Die Vierte Wand war nicht immer Teil der Bühnenkünste, sie ist im Grunde nicht mal drei Jahrhunderte alt. Von der Antike bis noch ins 18. Jahrhundert hinein waren nämlich Mischformeln die Regel. Im alten Griechenland war der Chor das Bindeglied zwischen Szene und Publikum, er saß auch gern näher beim Volk als bei den Darstellern, um mit Distanz kommentieren zu können. Solange Theater auf Jahrmärkten stattfand, gab es ohnehin keine Trennung oder bestenfalls gedachte Barrieren, die Spielende von Zuschauenden trennten. Für geschlossene Häuser mit einem Guckkasten als Bühne gab es Stücke, die die Mitwirkung des Publikums dezidiert vorsahen. Sie waren erste Beispiele jener Form von "Immersion", die heute als zentrale Mode und Methode die Durchdringung von Spiel und Wahrnehmung einfordert.
Denis Diderot trennte Spiel und Publikum
Gern auch haben sich Theaterfiguren direkt ans Publikum gewandt, haben gewissermaßen "zur Seite" in die ersten Reihen gesprochen und so das Bühnengeschehen kommentiert. Erst Denis Diderot, der Philosoph der klassischen französischen Kultur, weit vor den Zeiten der Revolution, machte Mitte des 18. Jahrhunderts Schluss damit. Er prägte den Begriff einer "vierten Wand", die Spiel und Publikum grundsätzlich voneinander trennt. Gespielt werden solle so, als wäre da eine Wand, eben die vierte, die sich nicht bewegen ließe. All das, so argumentierte er, sei im Interesse der Eigenständigkeit, der Autonomie des künstlerischen Prozesses.

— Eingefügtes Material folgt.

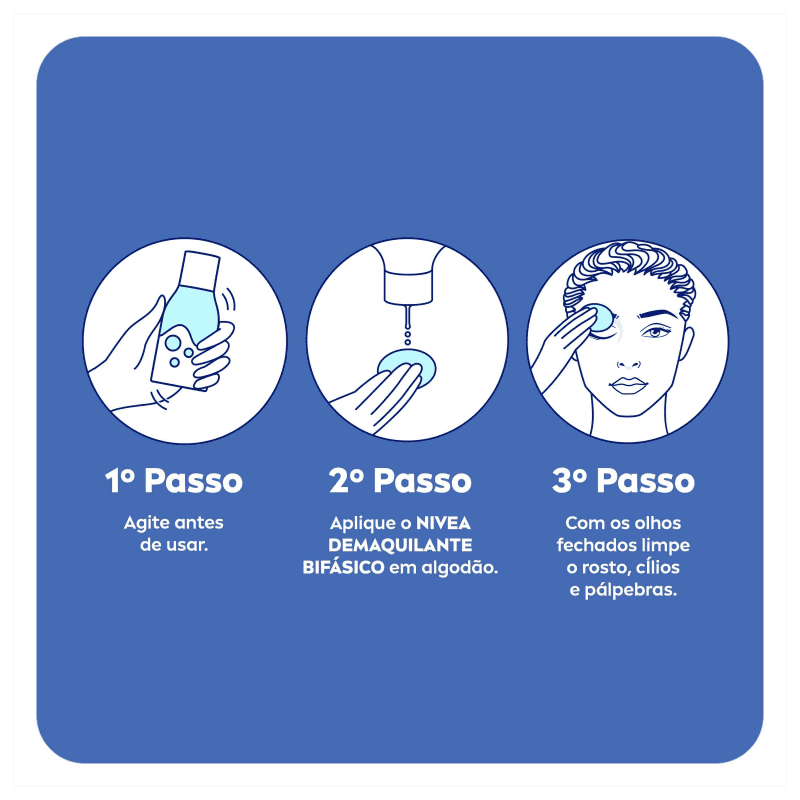 1º Passo

Agite antes de usar.

2º Passo

Aplique o NIVEA DEMAQUILANTE BIFÁSICO em algodão.

3º Passo

Com os olhos fechados limpe o rosto, cílios e pálpebras.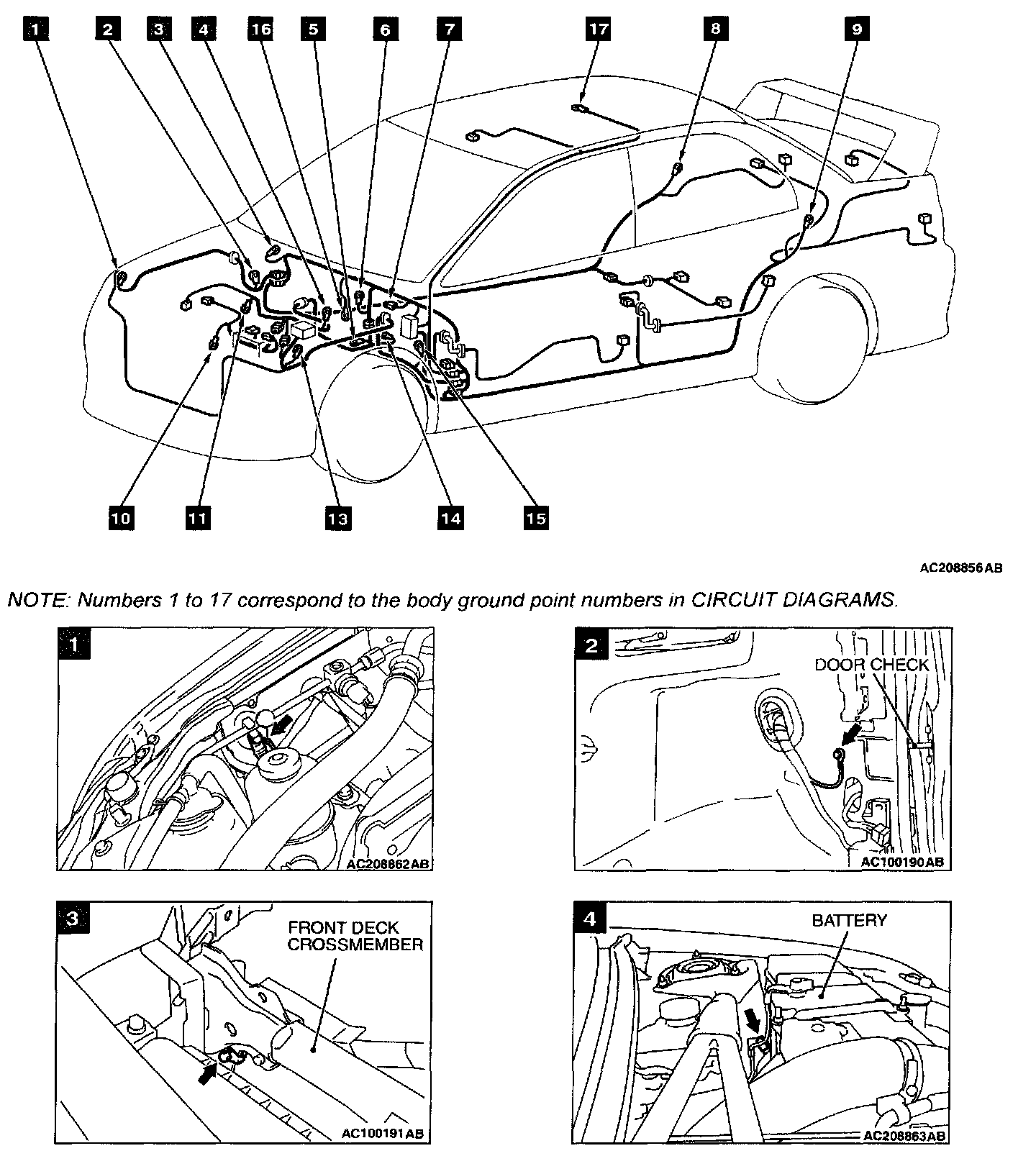 1 2 3 4 16 5 6 7 17 8 9

10 11 13 14 15

AC208856AB

NOTE: Numbers 1 to 17 correspond to the body ground point numbers in CIRCUIT DIAGRAMS.

1

AC208862AB

2

DOOR CHECK

AC100190AB

3

FRONT DECK CROSSMEMBER

AC100191AB

4

BATTERY

AC208863AB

Das galt dann auch für die Theaterautoren. Noch Gerhart Hauptmann sagte gelegentlich von sich selbst, dass er schriebe, als gäbe es kein Publikum, als wäre die "vierte Wand" dicht und die Illusion vom geschlossenen Raum total und komplett.
Mit Bertolt Brecht beginnt die Rückbesinnung. Vor etwa einhundert Jahren öffnete er den Raum zum Publikum und zwar schon dadurch, dass er den Vorhang durch eine schnell auf und zuziehbare "Gardine" ersetzt. Theoretisch begründet er auch neue Haltungen im Spiel. Brechts Vorstellung vom "epischen", also erzählenden und auch in der Aktion des Ensemble kommentierenden Spiels wandelt das Theater fundamental.
Heute gibt es unterschiedlichste Praktiken, die die Vorstellung von der "vierten Wand" brechen: In der räumlichen Umgruppierung von Szenerie, Ensemble und Publikum, in der spielerischen Interaktion zwischen Zuschauenden und Darstellenden bis hin zur "Immersion" der Gegenwart. Aber auch Bühnenbildnerinnen und Bühnenbildner verwenden viel Phantasie darauf, die imaginäre Wand zu durchbrechen. In den Bühnenkreationen des zu früh verstorbenen Raumgestalters und Regisseurs Herbert Wernicke etwa setzte sich oft der Zuschauerraum architektonisch auf der Bühne fort. Auch Christoph Marthalers Leib-und-Magen-Bühnenbildnerin Anna Viebrock erfand "reale" Raum-Phantasien, in denen keine "vierte Wand" stehen konnte.
In Zeiten von Corona
Heute würde kaum jemand mehr über diese Wand nachdenken, wenn nicht das Virus uns dazu zwingen würde: Wer, wie neulich in Göttingen im Auto sitzt und in der Theatergarage Szenen vorgespielt bekommt, wird gleich durch mehrere "vierte" Wände vom Theatervorgang getrennt.
Für das Kino und für alle weiteren elektronisch generierten Medien ist die "vierte Wand" übrigens existenziell und nicht zu überwinden, sozusagen unkaputtbar, weil die Begegnung des Publikums mit realen Menschen hier nicht vorgesehen ist. Leinwand oder Bildschirm bilden immer eine Wand und es bleibt eine Pointe, wenn elektronisches Spiel mit dem Publikum zu kommunizieren scheint oder gar wie bei Woody Allen die Schauspielerinnen und Schauspieler aus der Leinwand heraus treten. So zu sehen in: "The Purple Rose of Cairo". Was auch immer die Darsteller-Menschen aber tun, hier bleiben sie im Kasten. Und der hat vier richtige Wände.